E não é por estar no Algarve, região que mais rapidamente associamos ao Verão, que o chef se sente menos inspirado pelo Outono. “Esta é uma região geograficamente muito rica que, para além de toda a zona de costa e de mar, tem também o barrocal (entre a serra e o mar) coberto de laranjais e pomares de figo, alfarroba e amêndoa, produtos que brilham nesta época do ano”, afirma. Entre os produtos que prefere usar nos seus pratos estão as romãs, as maçãs, os marmelos, os frutos secos, canela, erva-doce e abóbora. São “os produtos com as características gastronómicas que melhor harmonizam com as proteínas da estação.”

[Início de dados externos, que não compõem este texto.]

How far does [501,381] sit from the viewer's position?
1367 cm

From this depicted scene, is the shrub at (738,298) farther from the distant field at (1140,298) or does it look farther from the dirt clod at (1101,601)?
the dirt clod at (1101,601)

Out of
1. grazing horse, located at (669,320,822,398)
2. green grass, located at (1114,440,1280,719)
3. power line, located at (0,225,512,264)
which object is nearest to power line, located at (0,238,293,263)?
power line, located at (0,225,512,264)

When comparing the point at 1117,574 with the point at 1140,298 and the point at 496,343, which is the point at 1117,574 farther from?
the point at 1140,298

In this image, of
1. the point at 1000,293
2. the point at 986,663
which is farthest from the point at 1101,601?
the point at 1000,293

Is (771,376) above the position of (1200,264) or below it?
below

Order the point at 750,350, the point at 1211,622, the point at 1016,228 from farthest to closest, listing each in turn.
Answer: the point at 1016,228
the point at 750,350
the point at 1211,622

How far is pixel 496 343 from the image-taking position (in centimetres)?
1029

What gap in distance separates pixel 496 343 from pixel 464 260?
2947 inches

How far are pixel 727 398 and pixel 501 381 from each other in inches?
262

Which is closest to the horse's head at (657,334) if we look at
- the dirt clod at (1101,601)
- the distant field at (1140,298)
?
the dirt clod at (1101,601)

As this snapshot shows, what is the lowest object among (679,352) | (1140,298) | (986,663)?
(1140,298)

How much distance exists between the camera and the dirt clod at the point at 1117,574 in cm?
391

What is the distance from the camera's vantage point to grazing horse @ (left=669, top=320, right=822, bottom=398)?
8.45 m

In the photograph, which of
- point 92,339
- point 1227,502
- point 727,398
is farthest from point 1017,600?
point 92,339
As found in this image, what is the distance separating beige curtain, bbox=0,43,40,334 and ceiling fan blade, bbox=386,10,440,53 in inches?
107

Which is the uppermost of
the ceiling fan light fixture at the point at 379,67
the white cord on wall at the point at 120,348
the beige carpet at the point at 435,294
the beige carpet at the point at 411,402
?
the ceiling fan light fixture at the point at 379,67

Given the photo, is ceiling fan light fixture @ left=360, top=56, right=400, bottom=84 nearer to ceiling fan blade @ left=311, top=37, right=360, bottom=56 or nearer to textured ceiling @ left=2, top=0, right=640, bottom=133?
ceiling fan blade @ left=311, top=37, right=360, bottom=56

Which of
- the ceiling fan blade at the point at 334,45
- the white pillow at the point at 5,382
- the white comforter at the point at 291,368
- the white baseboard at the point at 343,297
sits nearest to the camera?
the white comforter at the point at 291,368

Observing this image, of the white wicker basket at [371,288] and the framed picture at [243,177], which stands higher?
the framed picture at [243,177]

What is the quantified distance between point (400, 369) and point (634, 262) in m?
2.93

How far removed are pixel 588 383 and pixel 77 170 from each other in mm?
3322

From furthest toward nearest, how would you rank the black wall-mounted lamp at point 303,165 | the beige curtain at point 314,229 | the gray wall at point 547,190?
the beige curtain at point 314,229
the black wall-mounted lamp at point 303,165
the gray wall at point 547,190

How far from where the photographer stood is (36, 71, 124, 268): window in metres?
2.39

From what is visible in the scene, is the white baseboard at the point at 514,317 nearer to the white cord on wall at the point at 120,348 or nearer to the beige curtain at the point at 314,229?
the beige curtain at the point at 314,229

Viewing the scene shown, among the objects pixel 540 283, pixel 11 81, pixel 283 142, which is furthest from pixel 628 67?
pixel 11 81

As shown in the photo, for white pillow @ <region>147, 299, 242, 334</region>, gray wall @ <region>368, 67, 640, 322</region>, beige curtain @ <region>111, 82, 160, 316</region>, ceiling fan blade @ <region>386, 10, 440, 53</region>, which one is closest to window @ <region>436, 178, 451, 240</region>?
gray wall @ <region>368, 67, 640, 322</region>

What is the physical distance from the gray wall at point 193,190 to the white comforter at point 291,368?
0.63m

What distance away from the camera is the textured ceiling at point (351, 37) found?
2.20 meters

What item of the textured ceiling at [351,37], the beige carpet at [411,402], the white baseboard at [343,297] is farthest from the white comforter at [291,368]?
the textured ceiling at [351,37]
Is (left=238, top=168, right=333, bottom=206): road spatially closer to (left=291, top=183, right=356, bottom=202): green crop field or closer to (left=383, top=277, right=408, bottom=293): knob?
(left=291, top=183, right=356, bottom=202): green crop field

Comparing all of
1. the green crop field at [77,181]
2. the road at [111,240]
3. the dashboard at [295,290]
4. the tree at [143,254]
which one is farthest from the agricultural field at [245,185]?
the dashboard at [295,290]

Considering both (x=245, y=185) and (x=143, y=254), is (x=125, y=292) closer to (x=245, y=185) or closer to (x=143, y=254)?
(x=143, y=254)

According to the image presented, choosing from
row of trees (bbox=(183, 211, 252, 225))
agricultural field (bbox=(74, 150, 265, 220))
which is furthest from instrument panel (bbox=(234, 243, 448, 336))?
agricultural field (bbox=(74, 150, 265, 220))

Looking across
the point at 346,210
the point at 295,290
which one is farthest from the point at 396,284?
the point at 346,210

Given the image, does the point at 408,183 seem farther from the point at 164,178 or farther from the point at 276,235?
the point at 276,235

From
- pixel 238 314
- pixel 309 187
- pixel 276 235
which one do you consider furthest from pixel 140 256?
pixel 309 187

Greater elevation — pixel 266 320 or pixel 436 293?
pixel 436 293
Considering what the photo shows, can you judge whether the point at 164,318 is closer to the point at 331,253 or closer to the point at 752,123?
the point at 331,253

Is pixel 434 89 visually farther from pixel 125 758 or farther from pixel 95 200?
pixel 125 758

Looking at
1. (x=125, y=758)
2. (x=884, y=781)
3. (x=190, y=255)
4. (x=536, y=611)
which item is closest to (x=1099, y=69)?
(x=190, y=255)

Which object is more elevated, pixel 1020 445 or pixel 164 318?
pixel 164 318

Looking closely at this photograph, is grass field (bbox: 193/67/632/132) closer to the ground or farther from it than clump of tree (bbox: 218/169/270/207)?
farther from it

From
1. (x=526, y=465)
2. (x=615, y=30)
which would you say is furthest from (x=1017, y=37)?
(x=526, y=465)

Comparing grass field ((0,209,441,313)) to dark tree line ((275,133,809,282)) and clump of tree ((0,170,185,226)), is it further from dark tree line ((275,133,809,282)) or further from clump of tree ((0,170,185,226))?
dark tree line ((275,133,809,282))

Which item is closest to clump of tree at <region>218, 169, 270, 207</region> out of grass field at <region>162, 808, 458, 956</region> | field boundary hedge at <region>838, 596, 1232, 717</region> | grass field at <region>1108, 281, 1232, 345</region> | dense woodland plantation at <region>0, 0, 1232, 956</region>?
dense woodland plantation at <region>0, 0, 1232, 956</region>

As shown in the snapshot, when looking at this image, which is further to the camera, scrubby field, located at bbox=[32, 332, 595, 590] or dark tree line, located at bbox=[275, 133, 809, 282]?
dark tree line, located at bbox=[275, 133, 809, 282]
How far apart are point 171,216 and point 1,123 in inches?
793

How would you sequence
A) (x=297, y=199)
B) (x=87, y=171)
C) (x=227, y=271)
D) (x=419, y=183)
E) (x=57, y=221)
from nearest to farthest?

A sugestão é, por isso, a perdiz com foie-gras, romãs e vinho do Porto. “A perdiz é um tipo de carne que permite grande versatilidade de harmonizações”. A romã é um exemplo de uma combinação particularmente feliz. “A acidez e também a doçura da romã possibilita criar contraste e ao mesmo tempo enaltecer o sabor delicado da perdiz”, afirma este alentejano que se tornou cozinheiro por causa de uma brincadeira, quando um familiar o inscreveu num curso de cozinha sem o avisar. Ele foi, apesar de “não saber nem estrelar um ovo”. E acabou apaixonado pela cozinha.
Com o Al Quimia, quer tornar-se “uma referência”. E as coisas têm corrido bem – em 2014 recebeu o prémio Restaurante Revelação do guia Boa Cama Boa Mesa. Este Outono apresenta, para além da perdiz, um lavagante com sabayon de baunilha, um robalo e lagosta com carolino de maçã em caldo do mar e uma sobremesa onde conjuga o medronho, o mel e a batata-doce.
Al Quimia
Epic SANA Algarve
Albufeira, Olhos de Água, Pinhal do Concelho, Praia da Falésia
Tel.: 289104500
Preço médio: 60 euros
Uma sobremesa de beterraba, bacon e fumo
Alexandra Gameiro, a dona do restaurante argentino Volver, garante que teve um sonho com este doce. “Tinha muita vontade de ter aqui uma sobremesa que incluísse beterraba e bacon ou presunto”. Fizeram as primeiras tentativas no restaurante mas não ficaram satisfeitos com o resultado. Foi então que entrou em cena Joaquim de Sousa, um dos mais respeitados pasteleiros portugueses e que passa agora a assinar a carta de sobremesas do Volver.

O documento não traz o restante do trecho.